Do this
Copy the review of Murder is Easy below in full, word for word and unchanged.

Passage given

+++++

Monday 31 August 2009

Murder is Easy (1939)

PLOT: Serial killings! Gay satanists! Sinister villagers! A cat called Wonkey Pooh!


James: How brilliantly unlike Murder At The Vicarage this is - and yet, how also fittingly of the same set. This is the Agatha Christie jigsaw at its best, worked out like a diabolically ingenious game of Cluedo. Valiant hero, Brainy heroine, Kind-hearted Lord of the Manor, Apple-cheeked old lady, Sinister Shopkeeper, Busty Barmaid, Smug Doctor, Grieving Widow, etc... all the pieces are wheeled onto the board, but by making a couple of genius twists, it's a whole new board game.

Just one example is the way that the Lord of the Manor here is ghastly new money. We've had a hint of this before in The Seven Dials Mystery, but the idea is marvellously fledged out here, as we see the many ways in which a little bit of social disorder upsets the entire balance of the village.

+++++

Extracted data
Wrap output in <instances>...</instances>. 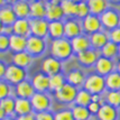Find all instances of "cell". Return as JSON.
Wrapping results in <instances>:
<instances>
[{"label": "cell", "instance_id": "cell-35", "mask_svg": "<svg viewBox=\"0 0 120 120\" xmlns=\"http://www.w3.org/2000/svg\"><path fill=\"white\" fill-rule=\"evenodd\" d=\"M64 16H76L78 4L73 2L72 0H61L60 2Z\"/></svg>", "mask_w": 120, "mask_h": 120}, {"label": "cell", "instance_id": "cell-47", "mask_svg": "<svg viewBox=\"0 0 120 120\" xmlns=\"http://www.w3.org/2000/svg\"><path fill=\"white\" fill-rule=\"evenodd\" d=\"M6 117H7V116H6L5 111L1 109V107H0V120H4V119L6 118Z\"/></svg>", "mask_w": 120, "mask_h": 120}, {"label": "cell", "instance_id": "cell-54", "mask_svg": "<svg viewBox=\"0 0 120 120\" xmlns=\"http://www.w3.org/2000/svg\"><path fill=\"white\" fill-rule=\"evenodd\" d=\"M119 56H120V45H119Z\"/></svg>", "mask_w": 120, "mask_h": 120}, {"label": "cell", "instance_id": "cell-21", "mask_svg": "<svg viewBox=\"0 0 120 120\" xmlns=\"http://www.w3.org/2000/svg\"><path fill=\"white\" fill-rule=\"evenodd\" d=\"M17 20L12 6H4L0 8V21L4 26H12Z\"/></svg>", "mask_w": 120, "mask_h": 120}, {"label": "cell", "instance_id": "cell-2", "mask_svg": "<svg viewBox=\"0 0 120 120\" xmlns=\"http://www.w3.org/2000/svg\"><path fill=\"white\" fill-rule=\"evenodd\" d=\"M84 89L92 94L102 93L105 90V79L100 74H91L85 79Z\"/></svg>", "mask_w": 120, "mask_h": 120}, {"label": "cell", "instance_id": "cell-43", "mask_svg": "<svg viewBox=\"0 0 120 120\" xmlns=\"http://www.w3.org/2000/svg\"><path fill=\"white\" fill-rule=\"evenodd\" d=\"M35 120H55L54 115L49 111H44V112H37L35 113Z\"/></svg>", "mask_w": 120, "mask_h": 120}, {"label": "cell", "instance_id": "cell-32", "mask_svg": "<svg viewBox=\"0 0 120 120\" xmlns=\"http://www.w3.org/2000/svg\"><path fill=\"white\" fill-rule=\"evenodd\" d=\"M92 102V94L88 92L85 89L78 91L76 98H75V103L76 105H81V107H88Z\"/></svg>", "mask_w": 120, "mask_h": 120}, {"label": "cell", "instance_id": "cell-17", "mask_svg": "<svg viewBox=\"0 0 120 120\" xmlns=\"http://www.w3.org/2000/svg\"><path fill=\"white\" fill-rule=\"evenodd\" d=\"M12 9L17 19H28L30 17V4L27 0H20L14 4Z\"/></svg>", "mask_w": 120, "mask_h": 120}, {"label": "cell", "instance_id": "cell-11", "mask_svg": "<svg viewBox=\"0 0 120 120\" xmlns=\"http://www.w3.org/2000/svg\"><path fill=\"white\" fill-rule=\"evenodd\" d=\"M15 93L17 98H22V99H29L36 93V91L34 89L33 84L28 81H22L19 84L15 85Z\"/></svg>", "mask_w": 120, "mask_h": 120}, {"label": "cell", "instance_id": "cell-56", "mask_svg": "<svg viewBox=\"0 0 120 120\" xmlns=\"http://www.w3.org/2000/svg\"><path fill=\"white\" fill-rule=\"evenodd\" d=\"M49 1H53V0H47V2H49Z\"/></svg>", "mask_w": 120, "mask_h": 120}, {"label": "cell", "instance_id": "cell-4", "mask_svg": "<svg viewBox=\"0 0 120 120\" xmlns=\"http://www.w3.org/2000/svg\"><path fill=\"white\" fill-rule=\"evenodd\" d=\"M76 94H78V89L73 86L72 84L70 83H65L61 89L55 92V98L63 103H71L75 101L76 98Z\"/></svg>", "mask_w": 120, "mask_h": 120}, {"label": "cell", "instance_id": "cell-6", "mask_svg": "<svg viewBox=\"0 0 120 120\" xmlns=\"http://www.w3.org/2000/svg\"><path fill=\"white\" fill-rule=\"evenodd\" d=\"M45 48H46V44H45V41L43 38L33 36V35L27 37L26 52L29 53L31 56L42 55L43 53H44V51H45Z\"/></svg>", "mask_w": 120, "mask_h": 120}, {"label": "cell", "instance_id": "cell-36", "mask_svg": "<svg viewBox=\"0 0 120 120\" xmlns=\"http://www.w3.org/2000/svg\"><path fill=\"white\" fill-rule=\"evenodd\" d=\"M65 83H66V82H65V79H64V76H63L61 73L49 76V90H51V91L56 92V91H58Z\"/></svg>", "mask_w": 120, "mask_h": 120}, {"label": "cell", "instance_id": "cell-55", "mask_svg": "<svg viewBox=\"0 0 120 120\" xmlns=\"http://www.w3.org/2000/svg\"><path fill=\"white\" fill-rule=\"evenodd\" d=\"M34 1H43V0H34Z\"/></svg>", "mask_w": 120, "mask_h": 120}, {"label": "cell", "instance_id": "cell-16", "mask_svg": "<svg viewBox=\"0 0 120 120\" xmlns=\"http://www.w3.org/2000/svg\"><path fill=\"white\" fill-rule=\"evenodd\" d=\"M26 47H27L26 37L18 36V35H15V34L9 36V49L11 52H14V54L25 52Z\"/></svg>", "mask_w": 120, "mask_h": 120}, {"label": "cell", "instance_id": "cell-1", "mask_svg": "<svg viewBox=\"0 0 120 120\" xmlns=\"http://www.w3.org/2000/svg\"><path fill=\"white\" fill-rule=\"evenodd\" d=\"M51 53H52L53 57H55L58 61L66 60L73 53L71 42L66 38L54 39L52 43V46H51Z\"/></svg>", "mask_w": 120, "mask_h": 120}, {"label": "cell", "instance_id": "cell-34", "mask_svg": "<svg viewBox=\"0 0 120 120\" xmlns=\"http://www.w3.org/2000/svg\"><path fill=\"white\" fill-rule=\"evenodd\" d=\"M0 107L5 111L7 117H12L15 115V99L12 97H8L0 101Z\"/></svg>", "mask_w": 120, "mask_h": 120}, {"label": "cell", "instance_id": "cell-31", "mask_svg": "<svg viewBox=\"0 0 120 120\" xmlns=\"http://www.w3.org/2000/svg\"><path fill=\"white\" fill-rule=\"evenodd\" d=\"M101 54H102L103 57L111 60L112 57H115L117 54H119V45H117V44L109 41L105 46L101 48Z\"/></svg>", "mask_w": 120, "mask_h": 120}, {"label": "cell", "instance_id": "cell-46", "mask_svg": "<svg viewBox=\"0 0 120 120\" xmlns=\"http://www.w3.org/2000/svg\"><path fill=\"white\" fill-rule=\"evenodd\" d=\"M16 120H35V113H28L24 116H18Z\"/></svg>", "mask_w": 120, "mask_h": 120}, {"label": "cell", "instance_id": "cell-51", "mask_svg": "<svg viewBox=\"0 0 120 120\" xmlns=\"http://www.w3.org/2000/svg\"><path fill=\"white\" fill-rule=\"evenodd\" d=\"M73 2H75V4H80V2H83L84 0H72Z\"/></svg>", "mask_w": 120, "mask_h": 120}, {"label": "cell", "instance_id": "cell-40", "mask_svg": "<svg viewBox=\"0 0 120 120\" xmlns=\"http://www.w3.org/2000/svg\"><path fill=\"white\" fill-rule=\"evenodd\" d=\"M54 118L55 120H74L73 113L71 110H62L56 115H54Z\"/></svg>", "mask_w": 120, "mask_h": 120}, {"label": "cell", "instance_id": "cell-10", "mask_svg": "<svg viewBox=\"0 0 120 120\" xmlns=\"http://www.w3.org/2000/svg\"><path fill=\"white\" fill-rule=\"evenodd\" d=\"M42 70L43 73L48 75V76H52V75H55V74H60L61 70H62L61 61L56 60L55 57L46 58L42 64Z\"/></svg>", "mask_w": 120, "mask_h": 120}, {"label": "cell", "instance_id": "cell-57", "mask_svg": "<svg viewBox=\"0 0 120 120\" xmlns=\"http://www.w3.org/2000/svg\"><path fill=\"white\" fill-rule=\"evenodd\" d=\"M113 1H120V0H113Z\"/></svg>", "mask_w": 120, "mask_h": 120}, {"label": "cell", "instance_id": "cell-44", "mask_svg": "<svg viewBox=\"0 0 120 120\" xmlns=\"http://www.w3.org/2000/svg\"><path fill=\"white\" fill-rule=\"evenodd\" d=\"M100 107H101V105H100L99 102H93V101H92L86 108H88V110L90 111V113H98L100 110Z\"/></svg>", "mask_w": 120, "mask_h": 120}, {"label": "cell", "instance_id": "cell-25", "mask_svg": "<svg viewBox=\"0 0 120 120\" xmlns=\"http://www.w3.org/2000/svg\"><path fill=\"white\" fill-rule=\"evenodd\" d=\"M30 17L31 19H45L46 18V4L43 1L30 2Z\"/></svg>", "mask_w": 120, "mask_h": 120}, {"label": "cell", "instance_id": "cell-9", "mask_svg": "<svg viewBox=\"0 0 120 120\" xmlns=\"http://www.w3.org/2000/svg\"><path fill=\"white\" fill-rule=\"evenodd\" d=\"M100 20L102 26H105V28H108L110 30L115 29L117 27H119L120 24V16L118 15V12H116L115 10H105L101 17Z\"/></svg>", "mask_w": 120, "mask_h": 120}, {"label": "cell", "instance_id": "cell-3", "mask_svg": "<svg viewBox=\"0 0 120 120\" xmlns=\"http://www.w3.org/2000/svg\"><path fill=\"white\" fill-rule=\"evenodd\" d=\"M5 80L9 84L17 85V84H19L20 82L26 80V71H25V68H19V66L11 63L7 66Z\"/></svg>", "mask_w": 120, "mask_h": 120}, {"label": "cell", "instance_id": "cell-13", "mask_svg": "<svg viewBox=\"0 0 120 120\" xmlns=\"http://www.w3.org/2000/svg\"><path fill=\"white\" fill-rule=\"evenodd\" d=\"M82 34V25L75 19L68 20L64 24V36L73 39Z\"/></svg>", "mask_w": 120, "mask_h": 120}, {"label": "cell", "instance_id": "cell-33", "mask_svg": "<svg viewBox=\"0 0 120 120\" xmlns=\"http://www.w3.org/2000/svg\"><path fill=\"white\" fill-rule=\"evenodd\" d=\"M71 111L73 113L74 120H89L91 117V113L86 107H81V105H75Z\"/></svg>", "mask_w": 120, "mask_h": 120}, {"label": "cell", "instance_id": "cell-50", "mask_svg": "<svg viewBox=\"0 0 120 120\" xmlns=\"http://www.w3.org/2000/svg\"><path fill=\"white\" fill-rule=\"evenodd\" d=\"M4 28H5V26L2 25V22L0 21V34H2L4 33Z\"/></svg>", "mask_w": 120, "mask_h": 120}, {"label": "cell", "instance_id": "cell-19", "mask_svg": "<svg viewBox=\"0 0 120 120\" xmlns=\"http://www.w3.org/2000/svg\"><path fill=\"white\" fill-rule=\"evenodd\" d=\"M113 68H115V64L112 62V60L103 57V56H101L95 63V70H97L98 74L102 75V76L112 73Z\"/></svg>", "mask_w": 120, "mask_h": 120}, {"label": "cell", "instance_id": "cell-28", "mask_svg": "<svg viewBox=\"0 0 120 120\" xmlns=\"http://www.w3.org/2000/svg\"><path fill=\"white\" fill-rule=\"evenodd\" d=\"M48 34L54 39L63 38L64 36V24L62 21H49L48 22Z\"/></svg>", "mask_w": 120, "mask_h": 120}, {"label": "cell", "instance_id": "cell-38", "mask_svg": "<svg viewBox=\"0 0 120 120\" xmlns=\"http://www.w3.org/2000/svg\"><path fill=\"white\" fill-rule=\"evenodd\" d=\"M11 97V85L6 80H0V101Z\"/></svg>", "mask_w": 120, "mask_h": 120}, {"label": "cell", "instance_id": "cell-24", "mask_svg": "<svg viewBox=\"0 0 120 120\" xmlns=\"http://www.w3.org/2000/svg\"><path fill=\"white\" fill-rule=\"evenodd\" d=\"M108 42H109V35L102 30L97 31L92 35H90L91 46L95 48V49H101Z\"/></svg>", "mask_w": 120, "mask_h": 120}, {"label": "cell", "instance_id": "cell-26", "mask_svg": "<svg viewBox=\"0 0 120 120\" xmlns=\"http://www.w3.org/2000/svg\"><path fill=\"white\" fill-rule=\"evenodd\" d=\"M97 115H98L99 120H117V118H118L117 109L108 103L101 105L99 112Z\"/></svg>", "mask_w": 120, "mask_h": 120}, {"label": "cell", "instance_id": "cell-48", "mask_svg": "<svg viewBox=\"0 0 120 120\" xmlns=\"http://www.w3.org/2000/svg\"><path fill=\"white\" fill-rule=\"evenodd\" d=\"M18 1H20V0H6V2H8V4H11V5H14V4L18 2Z\"/></svg>", "mask_w": 120, "mask_h": 120}, {"label": "cell", "instance_id": "cell-20", "mask_svg": "<svg viewBox=\"0 0 120 120\" xmlns=\"http://www.w3.org/2000/svg\"><path fill=\"white\" fill-rule=\"evenodd\" d=\"M33 107L29 99H22V98H16L15 99V115L24 116L28 113H33Z\"/></svg>", "mask_w": 120, "mask_h": 120}, {"label": "cell", "instance_id": "cell-53", "mask_svg": "<svg viewBox=\"0 0 120 120\" xmlns=\"http://www.w3.org/2000/svg\"><path fill=\"white\" fill-rule=\"evenodd\" d=\"M117 70H118V73H120V62L118 63V65H117Z\"/></svg>", "mask_w": 120, "mask_h": 120}, {"label": "cell", "instance_id": "cell-18", "mask_svg": "<svg viewBox=\"0 0 120 120\" xmlns=\"http://www.w3.org/2000/svg\"><path fill=\"white\" fill-rule=\"evenodd\" d=\"M11 27H12V34L15 35L26 37V38L30 36L31 33L29 19H17Z\"/></svg>", "mask_w": 120, "mask_h": 120}, {"label": "cell", "instance_id": "cell-8", "mask_svg": "<svg viewBox=\"0 0 120 120\" xmlns=\"http://www.w3.org/2000/svg\"><path fill=\"white\" fill-rule=\"evenodd\" d=\"M82 28L83 30L86 33V34H90L92 35L97 31H100L101 28H102V24H101V20L98 16L95 15H91L86 16L85 18L82 21Z\"/></svg>", "mask_w": 120, "mask_h": 120}, {"label": "cell", "instance_id": "cell-58", "mask_svg": "<svg viewBox=\"0 0 120 120\" xmlns=\"http://www.w3.org/2000/svg\"><path fill=\"white\" fill-rule=\"evenodd\" d=\"M27 1H28V0H27Z\"/></svg>", "mask_w": 120, "mask_h": 120}, {"label": "cell", "instance_id": "cell-30", "mask_svg": "<svg viewBox=\"0 0 120 120\" xmlns=\"http://www.w3.org/2000/svg\"><path fill=\"white\" fill-rule=\"evenodd\" d=\"M84 82H85V76H84L83 72L79 70H74L68 74V83L72 84L75 88L84 84Z\"/></svg>", "mask_w": 120, "mask_h": 120}, {"label": "cell", "instance_id": "cell-5", "mask_svg": "<svg viewBox=\"0 0 120 120\" xmlns=\"http://www.w3.org/2000/svg\"><path fill=\"white\" fill-rule=\"evenodd\" d=\"M31 107L35 112H44V111H48L51 108V99L46 93H42V92H36L33 97L30 98Z\"/></svg>", "mask_w": 120, "mask_h": 120}, {"label": "cell", "instance_id": "cell-45", "mask_svg": "<svg viewBox=\"0 0 120 120\" xmlns=\"http://www.w3.org/2000/svg\"><path fill=\"white\" fill-rule=\"evenodd\" d=\"M7 66L5 62H1L0 61V80H5L6 76V72H7Z\"/></svg>", "mask_w": 120, "mask_h": 120}, {"label": "cell", "instance_id": "cell-22", "mask_svg": "<svg viewBox=\"0 0 120 120\" xmlns=\"http://www.w3.org/2000/svg\"><path fill=\"white\" fill-rule=\"evenodd\" d=\"M71 45H72L73 52L79 54V53H82L86 49H90L91 43H90V38H88L86 36H83V35H80V36L71 39Z\"/></svg>", "mask_w": 120, "mask_h": 120}, {"label": "cell", "instance_id": "cell-41", "mask_svg": "<svg viewBox=\"0 0 120 120\" xmlns=\"http://www.w3.org/2000/svg\"><path fill=\"white\" fill-rule=\"evenodd\" d=\"M109 41L112 43H115V44H117V45H120V27H117L115 29L110 30Z\"/></svg>", "mask_w": 120, "mask_h": 120}, {"label": "cell", "instance_id": "cell-27", "mask_svg": "<svg viewBox=\"0 0 120 120\" xmlns=\"http://www.w3.org/2000/svg\"><path fill=\"white\" fill-rule=\"evenodd\" d=\"M31 58H33V56L29 53H27L26 51L20 53H16V54L12 55V64H15L19 68H25L30 65Z\"/></svg>", "mask_w": 120, "mask_h": 120}, {"label": "cell", "instance_id": "cell-15", "mask_svg": "<svg viewBox=\"0 0 120 120\" xmlns=\"http://www.w3.org/2000/svg\"><path fill=\"white\" fill-rule=\"evenodd\" d=\"M100 58L99 53L97 52V49H86L82 53H79L78 54V60L79 62L81 63L82 65H85V66H91L97 63V61Z\"/></svg>", "mask_w": 120, "mask_h": 120}, {"label": "cell", "instance_id": "cell-37", "mask_svg": "<svg viewBox=\"0 0 120 120\" xmlns=\"http://www.w3.org/2000/svg\"><path fill=\"white\" fill-rule=\"evenodd\" d=\"M105 99L108 105H112L113 108H118L120 107V91H109Z\"/></svg>", "mask_w": 120, "mask_h": 120}, {"label": "cell", "instance_id": "cell-49", "mask_svg": "<svg viewBox=\"0 0 120 120\" xmlns=\"http://www.w3.org/2000/svg\"><path fill=\"white\" fill-rule=\"evenodd\" d=\"M6 4H7L6 0H0V8H2L4 6H6Z\"/></svg>", "mask_w": 120, "mask_h": 120}, {"label": "cell", "instance_id": "cell-39", "mask_svg": "<svg viewBox=\"0 0 120 120\" xmlns=\"http://www.w3.org/2000/svg\"><path fill=\"white\" fill-rule=\"evenodd\" d=\"M90 15V9L88 4L83 1V2H80L78 4V9H76V17L78 18H81V19H84L86 16Z\"/></svg>", "mask_w": 120, "mask_h": 120}, {"label": "cell", "instance_id": "cell-14", "mask_svg": "<svg viewBox=\"0 0 120 120\" xmlns=\"http://www.w3.org/2000/svg\"><path fill=\"white\" fill-rule=\"evenodd\" d=\"M31 84L36 92L45 93L49 90V76L44 73H37L31 80Z\"/></svg>", "mask_w": 120, "mask_h": 120}, {"label": "cell", "instance_id": "cell-12", "mask_svg": "<svg viewBox=\"0 0 120 120\" xmlns=\"http://www.w3.org/2000/svg\"><path fill=\"white\" fill-rule=\"evenodd\" d=\"M64 17L61 5L54 4L52 1L46 2V19L49 21H60Z\"/></svg>", "mask_w": 120, "mask_h": 120}, {"label": "cell", "instance_id": "cell-23", "mask_svg": "<svg viewBox=\"0 0 120 120\" xmlns=\"http://www.w3.org/2000/svg\"><path fill=\"white\" fill-rule=\"evenodd\" d=\"M86 4L89 6L91 15L99 16L107 10L109 6V0H88Z\"/></svg>", "mask_w": 120, "mask_h": 120}, {"label": "cell", "instance_id": "cell-7", "mask_svg": "<svg viewBox=\"0 0 120 120\" xmlns=\"http://www.w3.org/2000/svg\"><path fill=\"white\" fill-rule=\"evenodd\" d=\"M30 33L33 36L44 38L48 34V21L46 19H29Z\"/></svg>", "mask_w": 120, "mask_h": 120}, {"label": "cell", "instance_id": "cell-42", "mask_svg": "<svg viewBox=\"0 0 120 120\" xmlns=\"http://www.w3.org/2000/svg\"><path fill=\"white\" fill-rule=\"evenodd\" d=\"M9 49V36L0 34V52H7Z\"/></svg>", "mask_w": 120, "mask_h": 120}, {"label": "cell", "instance_id": "cell-29", "mask_svg": "<svg viewBox=\"0 0 120 120\" xmlns=\"http://www.w3.org/2000/svg\"><path fill=\"white\" fill-rule=\"evenodd\" d=\"M105 88L110 91H120V73L112 72L105 78Z\"/></svg>", "mask_w": 120, "mask_h": 120}, {"label": "cell", "instance_id": "cell-52", "mask_svg": "<svg viewBox=\"0 0 120 120\" xmlns=\"http://www.w3.org/2000/svg\"><path fill=\"white\" fill-rule=\"evenodd\" d=\"M4 120H16L15 118H12V117H6Z\"/></svg>", "mask_w": 120, "mask_h": 120}]
</instances>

+++++

Task answer
Monday 31 August 2009

Murder is Easy (1939)

PLOT: Serial killings! Gay satanists! Sinister villagers! A cat called Wonkey Pooh!


James: How brilliantly unlike Murder At The Vicarage this is - and yet, how also fittingly of the same set. This is the Agatha Christie jigsaw at its best, worked out like a diabolically ingenious game of Cluedo. Valiant hero, Brainy heroine, Kind-hearted Lord of the Manor, Apple-cheeked old lady, Sinister Shopkeeper, Busty Barmaid, Smug Doctor, Grieving Widow, etc... all the pieces are wheeled onto the board, but by making a couple of genius twists, it's a whole new board game.

Just one example is the way that the Lord of the Manor here is ghastly new money. We've had a hint of this before in The Seven Dials Mystery, but the idea is marvellously fledged out here, as we see the many ways in which a little bit of social disorder upsets the entire balance of the village.